Sherrel G. Howard - US grants

Previous work on this project demonstrated that Phencyclidine (PCP): (1) has a biphasic dose response curve with respect to dopamine (DA) release, and (2) uncouples the cholinergic system in the caudate nucleus, an effect that is probably secondary to the DA response, and (3) that behaviorally active metabolites have no effect on the cholinergic system, but do effect DA efflux. On the basis of these neurochemical and behavioral findings, we are hypothesizing that PCP has two effects on the presynaptic DA terminal and that the two responses are the result of two different actions of PCP. One effect is specific (at low doses of PCP) releasing DA and the second, non-specific (at high doses) inhibiting release of DA. In this proposal, we will attempt to separate the biphasic effects of PCP using congeners which have been demonstrated to bind to PCP receptors and to elicit PCP-like behavior. We are proposing to use Ketamine (KET) and N-ethylphenylcyclohexylamine (PCE) as PCP agonists to separate the increase and decrease in DA efflux by PCP. PCE has a higher affinity for the receptor, whereas KET has low binding properties. The dose response of these PCP congeners will be examined in neurochemical, behavioral and voltammetric protocols in an effort to separate the two DA efflux responses. If this biphasic response is resolvable into two components, each component can be characterized pharmacologically in terms of agonist and antagonist. The protocols that would be developed from this study could then be used to evaluate potential antagonists, from which a specific antagonist could be identified and synthesized. The project is divided into four components: 1) separating the biphasic response of DA efflux to PCP; 2 and 3) Characterizing the biphasic effect with pharmacological antagonists, selected on the basis of their site action on the DA neuron; D) determining the effect of prenatal exposure to PCP on postnatal neurochemical development.

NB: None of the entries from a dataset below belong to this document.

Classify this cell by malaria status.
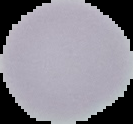

Uninfected.

Segmented cell region on a black background. Image is 133×124 pixels. From a thin blood smear.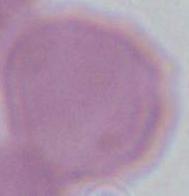

Summary:
  - Modality: photomicrograph
  - Magnification: 1000x
  - Identification: red blood cellName the cell type shown.
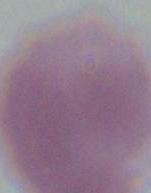
An erythrocyte.

1000x magnification. Micrograph.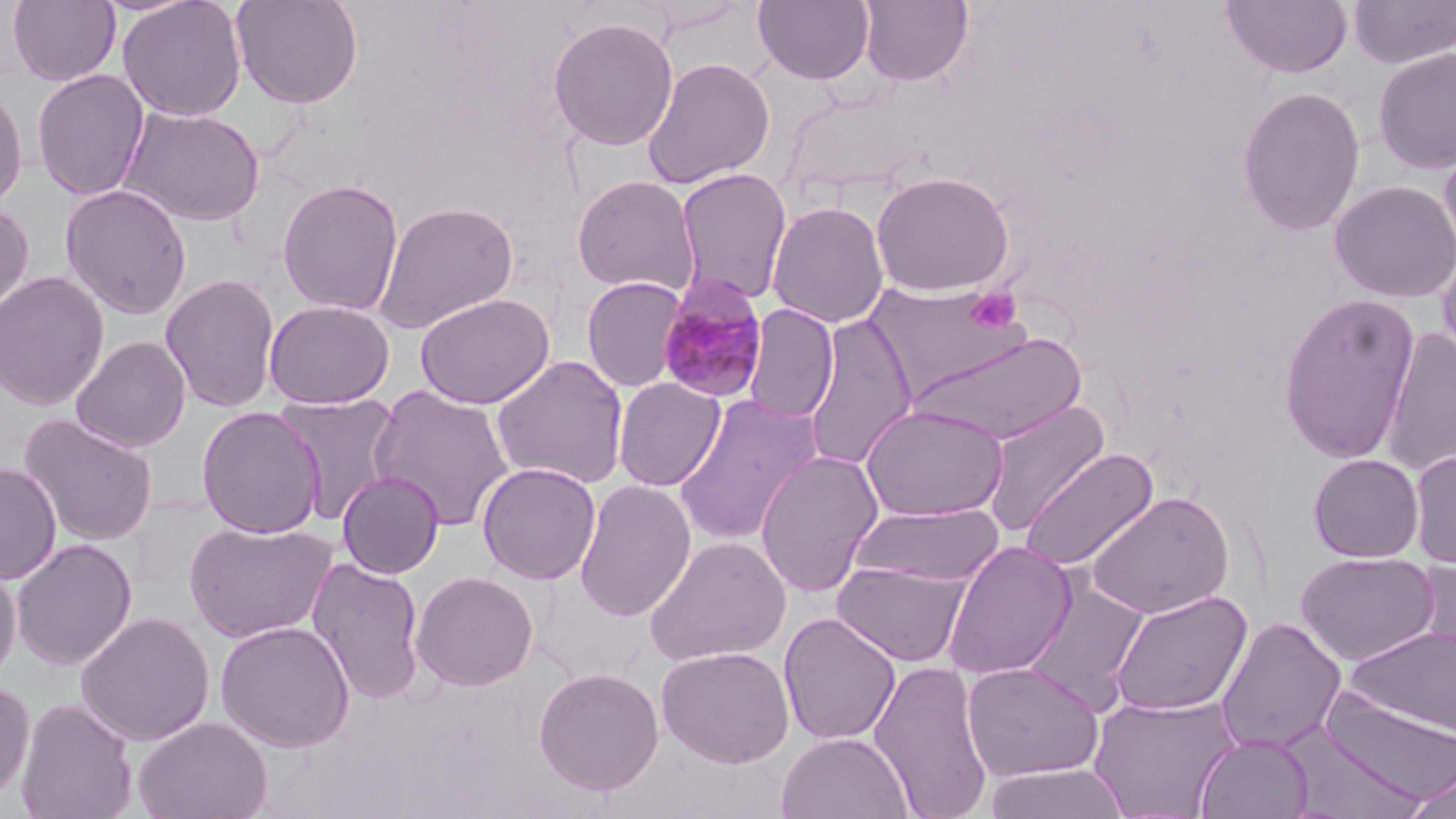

The primary objectives are to analyze the dynamic aspects of dopaminergic and cholinergic neurotransmitter activity (synthesis and release), the effects of drugs on this activity during development, and the interaction between the dopaminergic and cholinergic systems in the neostriatum of the developing rat pup. The specific aims are: 1) to characterize the developmental neurochemistry of the striatal dopamine system in the rat, with respect to neurotransmitter synthesis and release, and to determine at what point in the course of development the dopaminergic system is functionally active; 2) to determine the mechanism by which amphetamine alters the release of dopamine in the developing rat pup; and 3) to examine the effect of the dopaminergic system on acetylcholine synthesis and release in the neostriatum of the developing rat pup. Drugs which are used clinically in the treatment of hyperkinetic children or Attention Deficit Disorder in children, such as amphetamine, decrease the release of striatal dopamine at early stages of development in the rat, when compared with the adult response. Using pharmacological manipulations and in vivo electrochemical techniques, we will determine the mechanism by which this paradoxical alteration in release, by amphtamine, occurs at this time in development. It has been shown that the dopaminergic and cholinergic systems interact in the neostriatum. However, it is not known whether these systems interact during development and, if so, the degree of this interaction. In the experiments proposed here, we will determine the influence of dopamine release on the cholinergic system in the neostriatum of the developing rat pup. These studies will provide information as to the development of synthesis and release in the dopaminergic and cholinergic system, the effects of drugs on this activity during development, and the degree of interaction between the dopaminergic and cholinergic systems in the neostriatum during development.